PROMPT 1 -
Report how many lines of the records below contain the word "window". Give only the number.

EXCERPTED TEXT -
-- start --

# BB & 1/4" band recommendations?



## philly (Jun 13, 2010)

Hey guys, need a recommendation on bands for shooting small shot. All my slings are rigged with heavy Express or .050 5/8x 1/2 single latex from Flatband. Shoots fine but dont want to prematurely wear out my bands with the light shot. Or my fingers from band slaps.
Philly


----------



## Tex-Shooter (Dec 17, 2009)

A Single field band per side should be good for 1/4 inch steel shot. I have made some like that for several shooters. -- Tex-Shooter


----------



## philly (Jun 13, 2010)

Thanks Bill, looks like I have to make another order.
Philly


----------



## Devoman (Oct 15, 2010)

I like using 3/16 black tube x 2 or 4 strand (single or looped). I also have been using Thera-Tube "Tan" x 4 but it wears fast
If you can't rig tubes, I love Thera-Band Gold 3/4 x1/2 (super fast) but I hate to untwist after each shot. The tubes stand out for the next shot. I also use RayShot's magnetic pouches and love em, just drop in the BB and shoot!
It sounds like Tex-shooters bands would work as well, but I have no experience with them. All these will work great for .177 BBs and 1/4 BB 
I have been on a small shot kick for a while now, and I will keep shooting indoors with it.
Good luck!


----------



## philly (Jun 13, 2010)

Thanks for the info Devo, I wamt to use them indoors as well.
Philly


----------



## dragonmaster (Dec 24, 2009)

Ive used tex's bands with 1/4 inch and they do verry well for me.


----------



## philly (Jun 13, 2010)

Going to order per Tex's recommendation. I shoot his Express bands on most of my flips but 1/4" is too lite and causes premature band wear and a few hand slaps. Single Target or Field bands seem about right. He should know, he is the band guru.
Philly


----------



## philly (Jun 13, 2010)

Thanks for all the input guys.
Philly


----------



## notchent (Aug 4, 2011)

I've been using #64 alliance rubber bands in a 2-1 taper. The bands tie directly onto Tex's pouches, and they're fast and accurate with BBs. They only get 50-100 shots max, but an entire new band set takes less then a minute to tie, and costs just a few pennies.


----------

-- end --

RECORDS -
-- start --

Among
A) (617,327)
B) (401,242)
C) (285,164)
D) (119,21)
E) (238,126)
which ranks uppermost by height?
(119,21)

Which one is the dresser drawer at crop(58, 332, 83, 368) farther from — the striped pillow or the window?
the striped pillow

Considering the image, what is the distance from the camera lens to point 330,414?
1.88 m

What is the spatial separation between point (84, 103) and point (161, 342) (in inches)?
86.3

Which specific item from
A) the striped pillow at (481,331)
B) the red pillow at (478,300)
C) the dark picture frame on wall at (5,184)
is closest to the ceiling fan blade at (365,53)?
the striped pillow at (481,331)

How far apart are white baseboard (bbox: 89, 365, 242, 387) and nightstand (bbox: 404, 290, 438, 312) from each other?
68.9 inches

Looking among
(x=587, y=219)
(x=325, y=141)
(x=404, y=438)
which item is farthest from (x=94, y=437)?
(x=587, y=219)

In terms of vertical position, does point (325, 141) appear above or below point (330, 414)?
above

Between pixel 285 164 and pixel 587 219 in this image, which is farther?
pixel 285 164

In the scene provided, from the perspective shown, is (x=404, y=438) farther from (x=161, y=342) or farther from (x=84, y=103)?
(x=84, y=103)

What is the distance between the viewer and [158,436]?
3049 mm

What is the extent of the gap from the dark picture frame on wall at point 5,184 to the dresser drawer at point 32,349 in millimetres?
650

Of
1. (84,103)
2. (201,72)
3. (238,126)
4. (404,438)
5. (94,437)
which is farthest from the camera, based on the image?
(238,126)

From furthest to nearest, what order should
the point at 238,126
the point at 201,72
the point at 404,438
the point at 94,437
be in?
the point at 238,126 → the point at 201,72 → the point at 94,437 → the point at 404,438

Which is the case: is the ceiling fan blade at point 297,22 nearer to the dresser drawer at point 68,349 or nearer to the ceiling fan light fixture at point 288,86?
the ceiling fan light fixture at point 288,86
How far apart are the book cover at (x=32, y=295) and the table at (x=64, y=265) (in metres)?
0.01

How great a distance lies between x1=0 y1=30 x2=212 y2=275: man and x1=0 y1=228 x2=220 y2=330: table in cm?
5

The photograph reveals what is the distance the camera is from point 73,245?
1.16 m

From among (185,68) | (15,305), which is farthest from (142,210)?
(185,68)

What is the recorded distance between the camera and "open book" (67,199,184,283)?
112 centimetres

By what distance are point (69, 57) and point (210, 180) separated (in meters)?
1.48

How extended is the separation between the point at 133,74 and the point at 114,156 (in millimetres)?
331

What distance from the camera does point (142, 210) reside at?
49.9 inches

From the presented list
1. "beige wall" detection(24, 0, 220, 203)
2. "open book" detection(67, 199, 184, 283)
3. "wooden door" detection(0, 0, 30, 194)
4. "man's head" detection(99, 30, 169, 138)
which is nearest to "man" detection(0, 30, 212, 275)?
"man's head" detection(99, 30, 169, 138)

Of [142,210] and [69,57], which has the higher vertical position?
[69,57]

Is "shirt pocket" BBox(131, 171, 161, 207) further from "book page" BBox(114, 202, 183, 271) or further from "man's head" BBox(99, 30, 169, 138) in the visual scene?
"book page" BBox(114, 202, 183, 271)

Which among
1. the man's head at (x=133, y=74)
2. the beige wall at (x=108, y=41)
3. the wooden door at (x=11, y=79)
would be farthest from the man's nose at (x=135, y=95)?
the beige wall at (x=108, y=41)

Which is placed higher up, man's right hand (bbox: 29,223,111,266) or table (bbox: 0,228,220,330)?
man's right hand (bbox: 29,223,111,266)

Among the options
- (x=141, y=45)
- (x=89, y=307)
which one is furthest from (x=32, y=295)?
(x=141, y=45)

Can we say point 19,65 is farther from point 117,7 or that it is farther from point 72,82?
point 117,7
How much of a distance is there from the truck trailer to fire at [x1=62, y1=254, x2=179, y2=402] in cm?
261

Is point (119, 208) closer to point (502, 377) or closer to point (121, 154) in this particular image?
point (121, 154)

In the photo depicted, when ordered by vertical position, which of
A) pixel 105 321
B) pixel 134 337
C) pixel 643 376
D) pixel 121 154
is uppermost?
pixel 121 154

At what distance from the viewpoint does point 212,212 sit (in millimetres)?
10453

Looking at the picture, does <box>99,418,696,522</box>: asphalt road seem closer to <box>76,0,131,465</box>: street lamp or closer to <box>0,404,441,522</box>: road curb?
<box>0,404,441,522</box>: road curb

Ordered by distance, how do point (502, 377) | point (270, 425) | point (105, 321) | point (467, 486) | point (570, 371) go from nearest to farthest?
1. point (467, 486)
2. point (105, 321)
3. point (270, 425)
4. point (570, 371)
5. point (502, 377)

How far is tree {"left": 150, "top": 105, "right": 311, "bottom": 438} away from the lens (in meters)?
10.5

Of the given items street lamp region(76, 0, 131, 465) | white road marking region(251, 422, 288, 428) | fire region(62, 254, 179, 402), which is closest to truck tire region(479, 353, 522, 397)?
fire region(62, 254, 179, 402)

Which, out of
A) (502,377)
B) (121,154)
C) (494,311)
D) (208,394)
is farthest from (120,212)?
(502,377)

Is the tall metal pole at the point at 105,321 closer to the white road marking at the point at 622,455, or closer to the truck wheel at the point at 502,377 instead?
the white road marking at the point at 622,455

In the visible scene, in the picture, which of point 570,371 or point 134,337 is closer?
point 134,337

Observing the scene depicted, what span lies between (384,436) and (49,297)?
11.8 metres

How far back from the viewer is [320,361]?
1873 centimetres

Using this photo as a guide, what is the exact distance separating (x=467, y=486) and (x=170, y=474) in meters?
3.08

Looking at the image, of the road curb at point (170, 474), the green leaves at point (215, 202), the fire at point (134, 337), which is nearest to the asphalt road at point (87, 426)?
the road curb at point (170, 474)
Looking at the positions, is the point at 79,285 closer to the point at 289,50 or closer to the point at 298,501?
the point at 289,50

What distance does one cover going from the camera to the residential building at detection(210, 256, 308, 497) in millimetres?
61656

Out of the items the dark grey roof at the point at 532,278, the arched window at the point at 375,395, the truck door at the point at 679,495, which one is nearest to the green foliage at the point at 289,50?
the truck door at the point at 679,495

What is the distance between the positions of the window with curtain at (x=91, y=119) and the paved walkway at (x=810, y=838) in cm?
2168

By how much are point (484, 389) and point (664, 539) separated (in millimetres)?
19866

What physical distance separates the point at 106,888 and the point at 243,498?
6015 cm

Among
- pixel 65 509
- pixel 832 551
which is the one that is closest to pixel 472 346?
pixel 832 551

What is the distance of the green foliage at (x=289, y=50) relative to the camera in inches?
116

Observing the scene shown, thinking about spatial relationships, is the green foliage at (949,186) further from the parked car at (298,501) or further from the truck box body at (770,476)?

-- end --

PROMPT 2 -
In the slingshot band thread, how many shots does notchent say the #64 Alliance rubber bands last at most?

EXERCISE RESPONSE 1 -
3

EXERCISE RESPONSE 2 -
50 to 100 shots.